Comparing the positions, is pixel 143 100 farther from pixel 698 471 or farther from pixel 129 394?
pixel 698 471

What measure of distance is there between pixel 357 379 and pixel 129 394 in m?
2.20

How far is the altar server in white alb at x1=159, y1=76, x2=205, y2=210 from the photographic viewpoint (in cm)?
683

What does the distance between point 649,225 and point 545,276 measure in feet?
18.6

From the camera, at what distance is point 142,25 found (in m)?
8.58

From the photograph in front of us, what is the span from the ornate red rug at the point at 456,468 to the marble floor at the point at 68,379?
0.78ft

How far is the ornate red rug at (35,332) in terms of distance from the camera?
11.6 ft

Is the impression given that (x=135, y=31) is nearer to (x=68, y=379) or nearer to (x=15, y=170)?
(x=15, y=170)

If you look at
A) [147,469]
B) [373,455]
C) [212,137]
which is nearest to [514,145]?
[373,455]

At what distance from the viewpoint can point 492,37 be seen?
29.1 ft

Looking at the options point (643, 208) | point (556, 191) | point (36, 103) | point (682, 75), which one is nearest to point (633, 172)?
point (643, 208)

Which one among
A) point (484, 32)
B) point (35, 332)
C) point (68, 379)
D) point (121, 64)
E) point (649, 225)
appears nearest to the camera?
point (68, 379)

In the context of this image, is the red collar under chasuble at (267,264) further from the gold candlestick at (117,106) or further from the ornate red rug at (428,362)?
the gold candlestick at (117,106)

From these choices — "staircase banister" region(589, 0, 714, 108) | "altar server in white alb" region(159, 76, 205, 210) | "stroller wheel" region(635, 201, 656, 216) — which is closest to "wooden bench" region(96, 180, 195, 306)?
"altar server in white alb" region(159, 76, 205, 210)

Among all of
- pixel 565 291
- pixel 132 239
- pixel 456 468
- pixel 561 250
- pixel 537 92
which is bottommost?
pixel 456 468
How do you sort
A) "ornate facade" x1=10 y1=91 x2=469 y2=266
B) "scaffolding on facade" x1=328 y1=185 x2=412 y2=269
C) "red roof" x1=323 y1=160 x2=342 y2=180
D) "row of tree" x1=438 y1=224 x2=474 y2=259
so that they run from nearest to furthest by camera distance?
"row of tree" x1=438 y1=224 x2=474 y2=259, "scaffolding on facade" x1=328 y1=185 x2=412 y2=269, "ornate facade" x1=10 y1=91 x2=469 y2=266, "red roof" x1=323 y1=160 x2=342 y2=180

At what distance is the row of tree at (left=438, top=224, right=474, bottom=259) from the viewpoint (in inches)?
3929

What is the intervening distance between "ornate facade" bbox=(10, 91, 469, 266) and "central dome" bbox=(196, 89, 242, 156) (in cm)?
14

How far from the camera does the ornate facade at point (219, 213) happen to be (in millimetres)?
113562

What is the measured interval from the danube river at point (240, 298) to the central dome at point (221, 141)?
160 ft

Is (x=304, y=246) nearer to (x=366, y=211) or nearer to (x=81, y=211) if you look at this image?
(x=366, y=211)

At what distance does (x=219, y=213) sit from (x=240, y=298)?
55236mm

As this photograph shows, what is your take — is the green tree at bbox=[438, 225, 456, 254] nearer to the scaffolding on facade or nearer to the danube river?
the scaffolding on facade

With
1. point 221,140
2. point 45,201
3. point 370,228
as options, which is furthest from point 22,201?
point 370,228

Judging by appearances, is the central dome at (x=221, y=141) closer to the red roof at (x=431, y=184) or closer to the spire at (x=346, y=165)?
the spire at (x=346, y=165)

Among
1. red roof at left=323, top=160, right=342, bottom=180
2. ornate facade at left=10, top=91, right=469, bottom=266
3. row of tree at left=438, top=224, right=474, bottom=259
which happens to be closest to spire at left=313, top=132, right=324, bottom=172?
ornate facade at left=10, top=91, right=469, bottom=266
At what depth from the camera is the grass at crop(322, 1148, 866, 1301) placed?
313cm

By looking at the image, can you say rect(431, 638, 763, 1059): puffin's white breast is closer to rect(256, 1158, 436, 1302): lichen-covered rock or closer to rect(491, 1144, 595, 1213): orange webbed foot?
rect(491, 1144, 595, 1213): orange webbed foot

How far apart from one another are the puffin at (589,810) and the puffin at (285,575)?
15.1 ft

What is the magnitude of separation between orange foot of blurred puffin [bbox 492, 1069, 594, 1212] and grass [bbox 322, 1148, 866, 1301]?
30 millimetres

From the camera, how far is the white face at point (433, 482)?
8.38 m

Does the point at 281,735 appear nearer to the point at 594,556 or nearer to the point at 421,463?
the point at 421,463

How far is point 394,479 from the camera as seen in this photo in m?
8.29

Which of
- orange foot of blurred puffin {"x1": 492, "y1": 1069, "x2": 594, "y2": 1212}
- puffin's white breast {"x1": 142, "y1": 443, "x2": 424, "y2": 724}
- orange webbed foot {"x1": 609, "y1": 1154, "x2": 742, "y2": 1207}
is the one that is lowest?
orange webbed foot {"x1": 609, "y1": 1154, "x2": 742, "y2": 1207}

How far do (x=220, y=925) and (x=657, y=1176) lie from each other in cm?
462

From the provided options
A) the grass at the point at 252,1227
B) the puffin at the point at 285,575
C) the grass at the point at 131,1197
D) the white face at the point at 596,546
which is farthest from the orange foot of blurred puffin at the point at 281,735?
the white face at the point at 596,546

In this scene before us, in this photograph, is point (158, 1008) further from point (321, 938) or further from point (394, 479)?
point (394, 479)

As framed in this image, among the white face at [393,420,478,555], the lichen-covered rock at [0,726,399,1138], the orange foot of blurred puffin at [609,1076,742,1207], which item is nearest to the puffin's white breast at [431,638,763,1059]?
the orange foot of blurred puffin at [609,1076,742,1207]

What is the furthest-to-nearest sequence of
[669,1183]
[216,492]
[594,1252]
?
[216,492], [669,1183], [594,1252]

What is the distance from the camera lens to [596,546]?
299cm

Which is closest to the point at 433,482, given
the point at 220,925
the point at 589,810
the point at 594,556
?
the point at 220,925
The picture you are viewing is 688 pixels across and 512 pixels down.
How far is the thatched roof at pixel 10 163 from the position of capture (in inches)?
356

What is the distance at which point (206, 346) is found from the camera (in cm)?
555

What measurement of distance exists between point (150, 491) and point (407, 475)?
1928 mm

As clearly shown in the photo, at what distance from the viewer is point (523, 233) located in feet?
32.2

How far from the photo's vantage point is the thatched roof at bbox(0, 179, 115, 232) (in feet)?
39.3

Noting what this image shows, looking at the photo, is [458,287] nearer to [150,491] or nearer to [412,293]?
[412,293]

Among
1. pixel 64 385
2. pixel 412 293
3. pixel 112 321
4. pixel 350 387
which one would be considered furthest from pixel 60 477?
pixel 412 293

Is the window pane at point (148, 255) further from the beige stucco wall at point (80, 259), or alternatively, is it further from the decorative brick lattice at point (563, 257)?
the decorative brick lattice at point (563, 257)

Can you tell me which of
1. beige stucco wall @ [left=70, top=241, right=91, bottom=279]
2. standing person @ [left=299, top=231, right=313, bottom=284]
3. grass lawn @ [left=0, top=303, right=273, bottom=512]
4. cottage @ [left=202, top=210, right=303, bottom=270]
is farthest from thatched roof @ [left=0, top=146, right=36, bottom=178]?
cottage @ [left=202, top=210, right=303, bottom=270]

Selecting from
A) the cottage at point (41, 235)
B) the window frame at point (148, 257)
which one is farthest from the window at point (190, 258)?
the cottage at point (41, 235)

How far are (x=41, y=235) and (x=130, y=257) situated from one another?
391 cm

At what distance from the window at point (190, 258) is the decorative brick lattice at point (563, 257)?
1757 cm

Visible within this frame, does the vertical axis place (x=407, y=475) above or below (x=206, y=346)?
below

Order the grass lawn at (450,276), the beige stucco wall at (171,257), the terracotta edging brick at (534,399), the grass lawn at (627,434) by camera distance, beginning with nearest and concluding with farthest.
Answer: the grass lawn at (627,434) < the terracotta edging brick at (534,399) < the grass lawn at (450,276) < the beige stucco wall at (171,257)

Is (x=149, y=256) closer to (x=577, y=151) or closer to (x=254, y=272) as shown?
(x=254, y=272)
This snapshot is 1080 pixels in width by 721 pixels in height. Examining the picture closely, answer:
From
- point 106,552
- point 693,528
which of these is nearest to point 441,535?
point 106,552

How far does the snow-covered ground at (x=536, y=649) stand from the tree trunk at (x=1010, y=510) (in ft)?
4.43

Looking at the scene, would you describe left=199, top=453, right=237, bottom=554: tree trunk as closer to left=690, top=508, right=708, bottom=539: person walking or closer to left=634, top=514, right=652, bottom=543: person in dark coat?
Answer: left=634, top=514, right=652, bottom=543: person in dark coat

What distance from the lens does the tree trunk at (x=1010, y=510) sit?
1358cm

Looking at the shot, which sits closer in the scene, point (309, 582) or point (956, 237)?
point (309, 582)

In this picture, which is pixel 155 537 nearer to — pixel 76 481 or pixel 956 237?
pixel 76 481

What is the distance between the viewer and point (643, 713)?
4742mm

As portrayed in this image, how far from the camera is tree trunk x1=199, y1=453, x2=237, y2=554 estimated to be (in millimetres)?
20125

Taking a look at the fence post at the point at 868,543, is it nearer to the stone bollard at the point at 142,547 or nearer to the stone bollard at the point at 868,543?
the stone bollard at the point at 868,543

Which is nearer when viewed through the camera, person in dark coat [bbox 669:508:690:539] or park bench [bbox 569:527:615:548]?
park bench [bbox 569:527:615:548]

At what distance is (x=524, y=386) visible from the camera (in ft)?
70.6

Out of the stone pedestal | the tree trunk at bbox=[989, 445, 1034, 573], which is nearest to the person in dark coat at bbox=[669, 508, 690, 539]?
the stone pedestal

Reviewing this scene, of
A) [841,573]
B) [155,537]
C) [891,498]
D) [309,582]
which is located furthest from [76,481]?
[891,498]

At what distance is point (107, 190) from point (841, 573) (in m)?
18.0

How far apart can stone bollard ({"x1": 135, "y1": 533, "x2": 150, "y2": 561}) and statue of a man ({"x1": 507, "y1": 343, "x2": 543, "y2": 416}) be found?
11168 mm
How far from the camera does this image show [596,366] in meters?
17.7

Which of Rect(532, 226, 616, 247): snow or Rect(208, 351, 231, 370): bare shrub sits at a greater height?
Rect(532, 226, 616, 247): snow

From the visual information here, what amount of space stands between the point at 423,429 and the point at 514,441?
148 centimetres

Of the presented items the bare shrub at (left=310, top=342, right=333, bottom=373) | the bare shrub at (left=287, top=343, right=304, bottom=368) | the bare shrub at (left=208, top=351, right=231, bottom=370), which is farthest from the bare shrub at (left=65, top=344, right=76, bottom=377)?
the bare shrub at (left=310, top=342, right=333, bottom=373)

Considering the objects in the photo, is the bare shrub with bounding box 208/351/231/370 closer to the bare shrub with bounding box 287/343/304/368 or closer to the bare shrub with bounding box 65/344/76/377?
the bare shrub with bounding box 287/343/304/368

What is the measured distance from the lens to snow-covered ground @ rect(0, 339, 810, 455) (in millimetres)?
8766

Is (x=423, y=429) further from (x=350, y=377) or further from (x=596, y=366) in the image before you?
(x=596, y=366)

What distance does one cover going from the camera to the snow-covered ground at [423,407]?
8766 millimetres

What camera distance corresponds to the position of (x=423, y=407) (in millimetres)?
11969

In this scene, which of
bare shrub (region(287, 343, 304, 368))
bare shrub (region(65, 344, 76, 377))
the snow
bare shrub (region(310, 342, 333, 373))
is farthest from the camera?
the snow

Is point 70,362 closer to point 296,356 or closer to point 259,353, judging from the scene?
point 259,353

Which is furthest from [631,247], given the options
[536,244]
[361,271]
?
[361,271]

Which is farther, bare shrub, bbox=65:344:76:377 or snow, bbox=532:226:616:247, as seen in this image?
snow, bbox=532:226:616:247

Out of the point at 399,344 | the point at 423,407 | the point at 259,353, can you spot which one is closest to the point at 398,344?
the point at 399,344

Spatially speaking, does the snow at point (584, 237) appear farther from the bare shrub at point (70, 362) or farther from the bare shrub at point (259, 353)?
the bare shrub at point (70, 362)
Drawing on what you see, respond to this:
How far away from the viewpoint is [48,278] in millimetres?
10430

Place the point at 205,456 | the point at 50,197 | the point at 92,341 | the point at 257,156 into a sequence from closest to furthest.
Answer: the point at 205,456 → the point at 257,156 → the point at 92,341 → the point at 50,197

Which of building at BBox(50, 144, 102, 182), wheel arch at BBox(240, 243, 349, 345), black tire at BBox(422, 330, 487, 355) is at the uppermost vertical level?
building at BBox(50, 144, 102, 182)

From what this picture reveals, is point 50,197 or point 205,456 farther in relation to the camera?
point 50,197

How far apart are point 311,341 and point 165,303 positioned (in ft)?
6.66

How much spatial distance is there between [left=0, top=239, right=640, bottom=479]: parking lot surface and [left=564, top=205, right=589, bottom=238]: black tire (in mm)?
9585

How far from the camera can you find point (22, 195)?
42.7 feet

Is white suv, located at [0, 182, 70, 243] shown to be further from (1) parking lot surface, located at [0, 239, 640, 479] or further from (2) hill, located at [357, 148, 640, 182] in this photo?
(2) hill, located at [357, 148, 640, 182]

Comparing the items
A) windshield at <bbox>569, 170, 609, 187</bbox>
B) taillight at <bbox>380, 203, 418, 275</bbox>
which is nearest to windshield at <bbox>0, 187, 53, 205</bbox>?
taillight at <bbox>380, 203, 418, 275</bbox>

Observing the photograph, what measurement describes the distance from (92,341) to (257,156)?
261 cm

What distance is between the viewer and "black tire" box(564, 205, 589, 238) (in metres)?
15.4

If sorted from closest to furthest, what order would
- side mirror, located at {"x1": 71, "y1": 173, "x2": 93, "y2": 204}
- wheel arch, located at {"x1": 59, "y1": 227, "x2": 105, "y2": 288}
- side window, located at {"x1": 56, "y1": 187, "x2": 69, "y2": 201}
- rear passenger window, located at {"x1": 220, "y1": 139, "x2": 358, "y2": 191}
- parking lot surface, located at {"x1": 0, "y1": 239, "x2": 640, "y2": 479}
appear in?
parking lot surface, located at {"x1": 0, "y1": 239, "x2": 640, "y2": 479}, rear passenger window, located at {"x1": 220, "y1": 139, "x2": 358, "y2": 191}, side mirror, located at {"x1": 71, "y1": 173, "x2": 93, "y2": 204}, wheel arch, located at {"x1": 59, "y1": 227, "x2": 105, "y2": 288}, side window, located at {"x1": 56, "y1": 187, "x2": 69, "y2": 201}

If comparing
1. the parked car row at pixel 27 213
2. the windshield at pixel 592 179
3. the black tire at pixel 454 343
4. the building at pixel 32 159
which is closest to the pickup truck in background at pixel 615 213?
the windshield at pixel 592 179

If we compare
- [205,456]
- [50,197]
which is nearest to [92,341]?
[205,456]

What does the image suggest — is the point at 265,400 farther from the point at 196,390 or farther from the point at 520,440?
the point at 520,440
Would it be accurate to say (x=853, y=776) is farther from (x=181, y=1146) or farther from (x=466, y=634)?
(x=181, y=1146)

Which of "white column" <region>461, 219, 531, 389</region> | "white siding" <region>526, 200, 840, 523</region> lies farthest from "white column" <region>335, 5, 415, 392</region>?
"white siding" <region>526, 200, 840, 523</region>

☆ ☆ ☆ ☆ ☆ ☆ ☆

Begin at the line containing "If we compare" and reproduce each line through the end of the records above.

§ **Task result**:
If we compare
- [205,456]
- [50,197]
which is nearest to [92,341]?
[205,456]

What does the image suggest — is the point at 265,400 farther from the point at 196,390 or farther from the point at 520,440?
the point at 520,440
Would it be accurate to say (x=853, y=776) is farther from (x=181, y=1146) or farther from (x=466, y=634)?
(x=181, y=1146)

Which of "white column" <region>461, 219, 531, 389</region> | "white siding" <region>526, 200, 840, 523</region> lies farthest from "white column" <region>335, 5, 415, 392</region>?
"white siding" <region>526, 200, 840, 523</region>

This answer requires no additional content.